→ Activity
Your copy of the data should leave out the images and match everything else exactly.

[[ Collected material open ]]

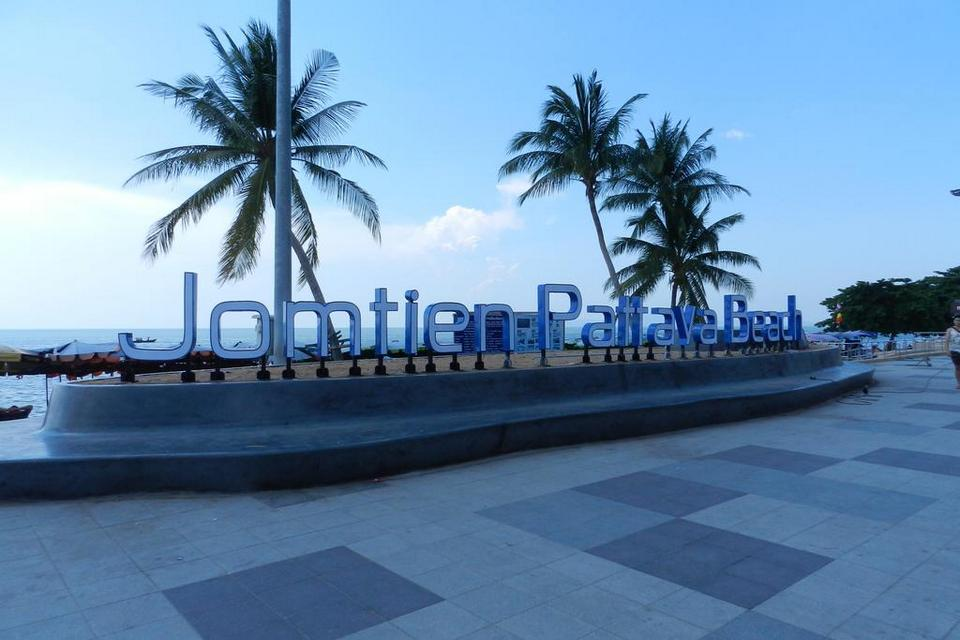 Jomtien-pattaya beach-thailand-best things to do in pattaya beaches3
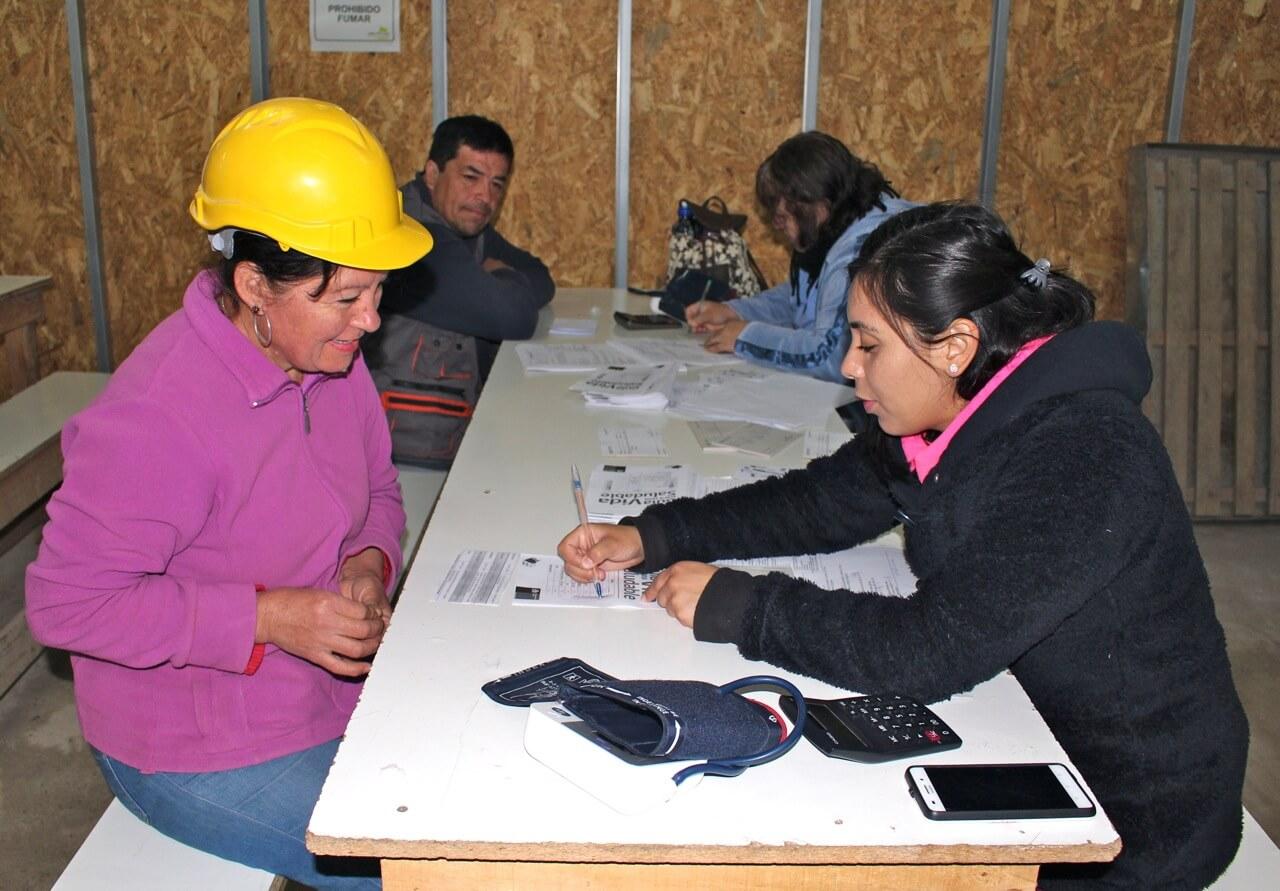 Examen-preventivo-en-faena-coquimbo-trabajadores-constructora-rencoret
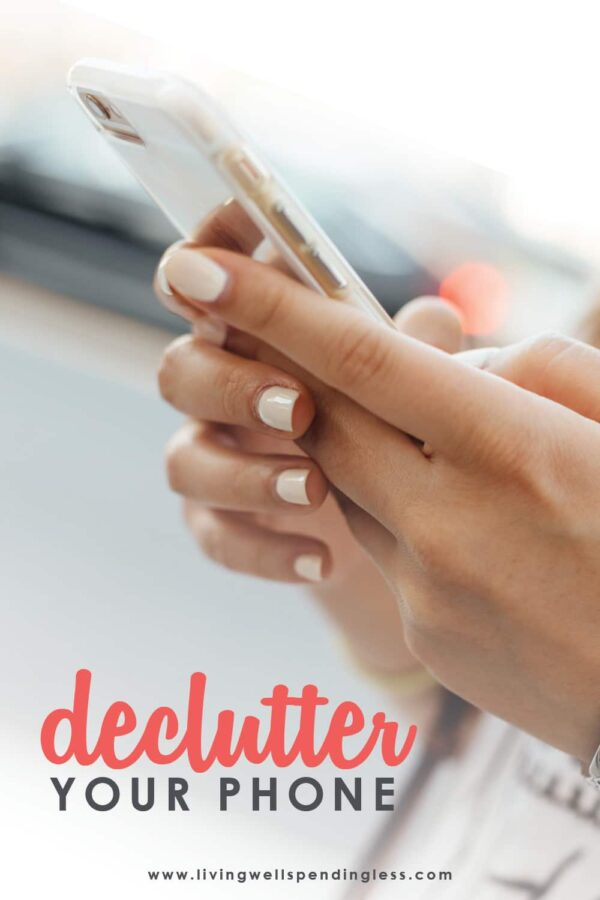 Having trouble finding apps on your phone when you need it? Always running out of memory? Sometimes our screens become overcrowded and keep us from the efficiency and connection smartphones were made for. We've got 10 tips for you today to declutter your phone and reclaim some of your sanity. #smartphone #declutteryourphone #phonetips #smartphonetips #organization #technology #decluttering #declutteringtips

[[ Collected material closed ]]

→ Task solution
 Jomtien-pattaya beach-thailand-best things to do in pattaya beaches3
 Examen-preventivo-en-faena-coquimbo-trabajadores-constructora-rencoret
 Having trouble finding apps on your phone when you need it? Always running out of memory? Sometimes our screens become overcrowded and keep us from the efficiency and connection smartphones were made for. We've got 10 tips for you today to declutter your phone and reclaim some of your sanity. #smartphone #declutteryourphone #phonetips #smartphonetips #organization #technology #decluttering #declutteringtips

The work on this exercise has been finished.